Am I missing some mechanism for evaluating what will or will not be reported to an AUs credit file?
I am a bit confused with the reply. Are you stating that my parents' short sale will affect my credit scores even though I am not on the mortgage or any of the documents related to the property? I am the AU on only one of their credit cards which they have excellent payment history. Wouldn't only the actions on that credit card account that are report to the CRA will affect my scoring.
@Anonymous wrote:I am a bit confused with the reply. Are you stating that my parents' short sale will affect my credit scores even though I am not on the mortgage or any of the documents related to the property? I am the AU on only one of their credit cards which they have excellent payment history. Wouldn't only the actions on that credit card account that are report to the CRA will affect my scoring.
If your parents credit card were to be paid late or be closed as a result of the CC taking adverse action because of the short sale, then the late pays or closed account would show on your CR. Basically whatever happens to this card ( good or bad ) is going to show on your report as long as you are an AU.
@Jazzzy wrote:Always remember that as an AU, you can get the card taken off your report should anything negative appear. Remove yourself as an AU and tell the CRA that you are not an account owner. We were AUs on our son's AmEx. He has excellent credit, but....like most of America...he doesn't pay his monthly balance until he gets his statement. Therefore, a balance reported each month. We wanted to have virtually no utilization showing, so we took ourselves off his card and got the reporting taken off of our reports. Too bad, since it was a 1989 card...but the utilization reporting bothered us, so we decided there was more negative than positive and got rid of it.

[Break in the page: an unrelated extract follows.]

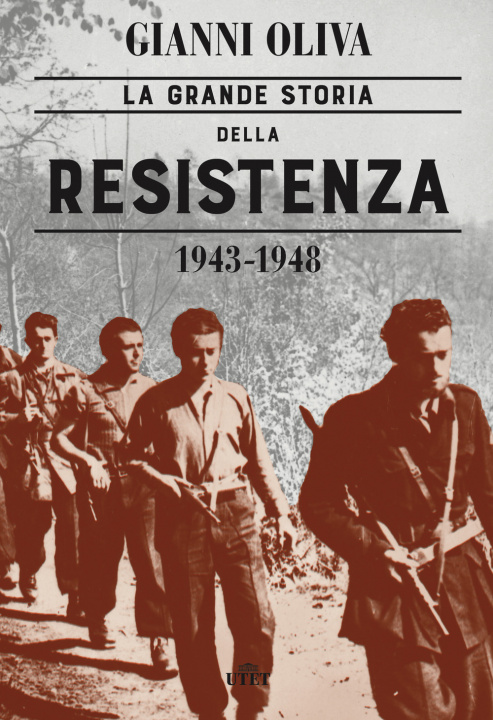 Kniha grande storia della Resistenza (1943-1948) Gianni Oliva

Jazz - was this a charge card ? If so the balances are ignored from a FICO perspective ( except for TU98 ). Obviously they still show as balances, they are just not included in your utilization.
@pizzadude wrote:
@Jazzzy wrote:Always remember that as an AU, you can get the card taken off your report should anything negative appear. Remove yourself as an AU and tell the CRA that you are not an account owner. We were AUs on our son's AmEx. He has excellent credit, but....like most of America...he doesn't pay his monthly balance until he gets his statement. Therefore, a balance reported each month. We wanted to have virtually no utilization showing, so we took ourselves off his card and got the reporting taken off of our reports. Too bad, since it was a 1989 card...but the utilization reporting bothered us, so we decided there was more negative than positive and got rid of it.

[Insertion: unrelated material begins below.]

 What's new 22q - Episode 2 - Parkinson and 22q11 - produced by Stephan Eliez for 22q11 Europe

Jazz - was this a charge card ? If so the balances are ignored from a FICO perspective ( except for TU98 ). Obviously they still show as balances, they are just not included in your utilization.

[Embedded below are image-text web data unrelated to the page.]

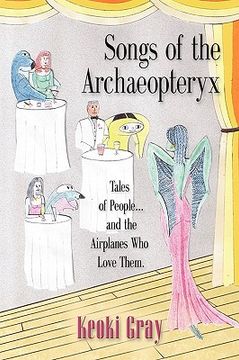 portada songs of the archaeopteryx: tales of people...and the airplanes who love them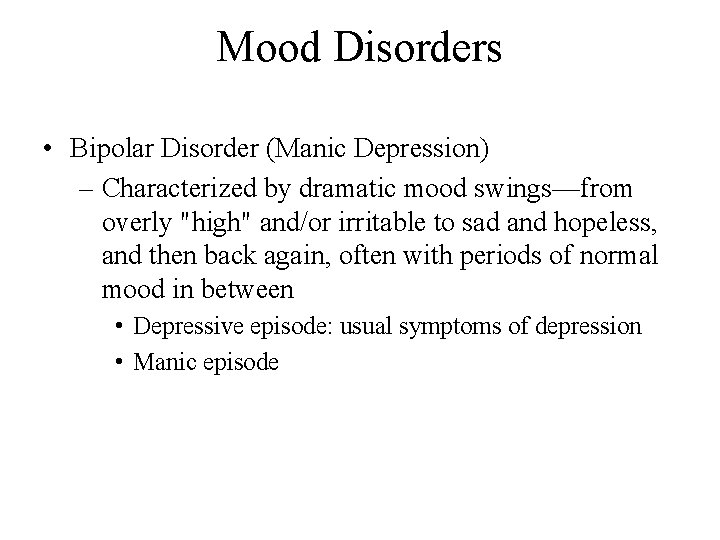 Mood Disorders • Bipolar Disorder (Manic Depression) – Characterized by dramatic mood swings—from overly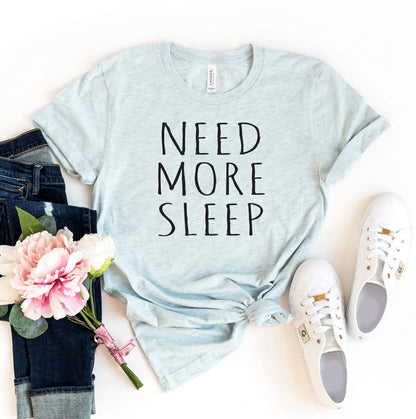 Need More Sleep T-shirt by Agate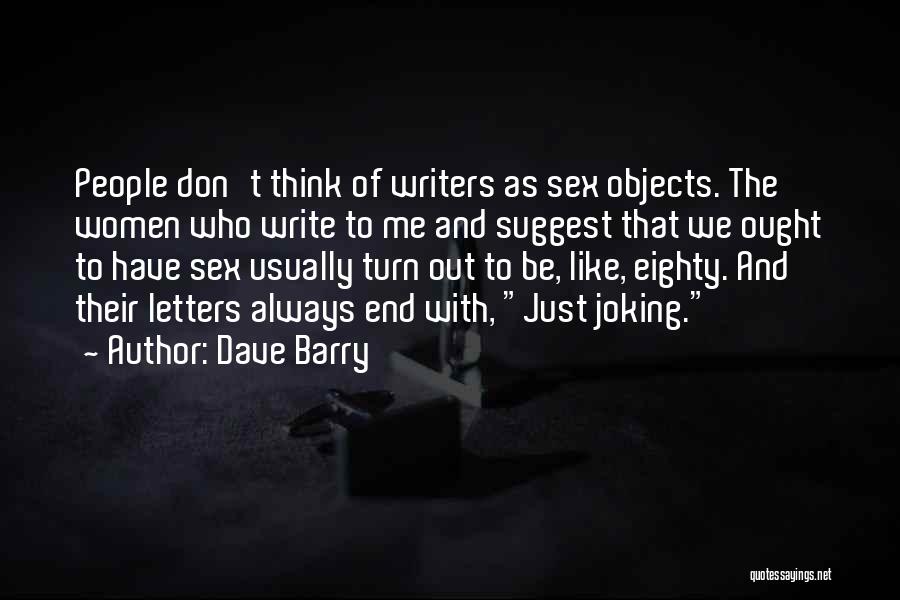 Always Joking Quotes By Dave Barry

Hi pizzadude...it is a charge card. It was probably TU98 we were looking at because we told a mortgage lender we had zero credit card debt...and lo and behold his card showed a $3-4k balance, and it showed in the utilization on our reports. This was in 2009. He's got great credit, and the card is so old it is nice...but it bugged me that the balance showed on our reports.
@Jazzzy wrote:Jazz - was this a charge card ? If so the balances are ignored from a FICO perspective ( except for TU98 ). Obviously they still show as balances, they are just not included in your utilization.
Hi pizzadude...it is a charge card. It was probably TU98 we were looking at because we told a mortgage lender we had zero credit card debt...and lo and behold his card showed a $3-4k balance, and it showed in the utilization on our reports. This was in 2009. He's got great credit, and the card is so old it is nice...but it bugged me that the balance showed on our reports.
Yep, probably so ~ the balance would certainly show on your reports but only TU98 would include the balance in your revolving utilization.